Remember me to all my Dear Friends in America. Tell Cousin Betsy, that I have procured of our gardner a parcel of Beautifull flower seeds for her, which I design sending her by her cousin, and that she must new Name them, calling them after our family. It is a fine season now a little too dry, but I have got some pots of flowers with which the gardner has presented me, now flourishing in my Chamber, and the peach blossoms are just shewing themselves. They complain here that it is very cold for the season. We are all well. Pray is Mrs. Otis a Mother yet? I want to hear; has Mr. Cranch forgot us that we see not his hand writing? Regards to Mr. Tyler. I hope he is very buisy and to great purpose.5 My paper calls upon me to close. Most affectionately and tenderly Yours
Abigail Adams
RC (MWA: Abigail Adams Corr.); addressed in JQA’s hand: “Mrs. Mary Cranch. Braintree near Boston Massachusetts.”
1. The body of this letter may have been written, or at least drafted, on 14 April; see note 4.
2. Jacques Donatien Le Ray de Chaumont (later known in America, where he lived after 1800, as James Le Ray) was the son of the owner of the house in Passy in which Benjamin Franklin lived, rent-free, for nine years, and which JA shared with Franklin in 1778–1779. JA and JQA had known young Chaumont since 1778; AA met him on 17 March 1785, if not earlier, at Franklin’s. Chaumont left Paris for Lorient and the New York packet on 14 April. JQA would travel with Chaumont from New York to Boston in August, and would correspond irregularly with him to 1821. See , 1:236, and note 2, 249, 298–318 passim.
On 14 April, JA wrote letters of introduction for Chaumont to Samuel Adams (NN), Thomas Cushing, John Hancock, Samuel Allyne Otis (all LbC, Adams Papers), and William Tudor (MHi).
3. In February, JQA had commented on the servants, equippage, and other trappings of wealth and power displayed by the Conde d’Aranda, and had recorded the Duke of Dorset’s expression of disgust at the ceremony of court life ( , 1:224, 225–226). AA2 made similar observations on Aranda’s and Dorset’s households in April ( , 1:71).

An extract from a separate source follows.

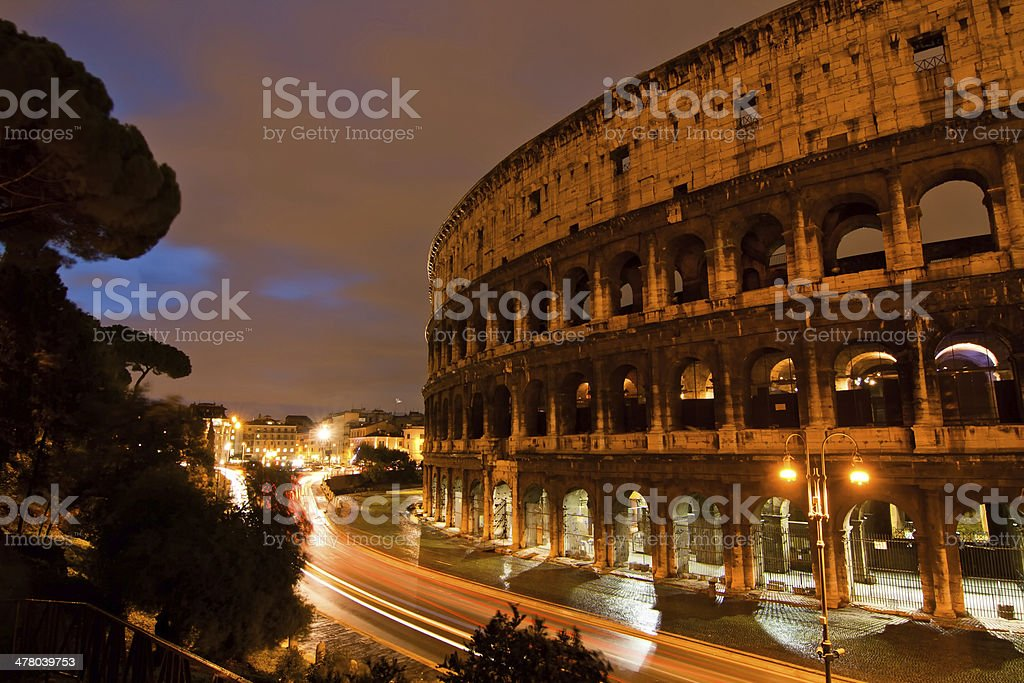 Night at the Colosseum royalty-free stock photo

4. AA may be referring to the dinner which the Adamses gave on 14 April, for the Lafayettes, the Count and Countess Doradour, the abbés Chalût and Arnoux, Daniel Hailes, the secretary of the British embassy, and Count Sarsfield ( , 1:249).
5. Royall Tyler was in Braintree, maintaining his social ties with the Cranches, and by mail with the Shaws and the young Adamses in Haverhill. On 20 March, Elizabeth Shaw reported to Mary Cranch (DLC: Shaw Family Papers) that the previous week they had received a letter from Tyler, “accompanied by a genteel Present, of a Morocca Pocket-Book to Mr. Charles, and an elegant Set of Geographical Cards for Mr. Thomas; informing us at the same time that he had made several attempts to make us a Visit, but that all had proved ineffectual, and must therefore give it up for the Present. I hope however when the soft Season is further advanced, and the roads are become good, both Mr. Tyler, and my Cousins will be more fortunate. It would have given me pleasure to have seen them here.”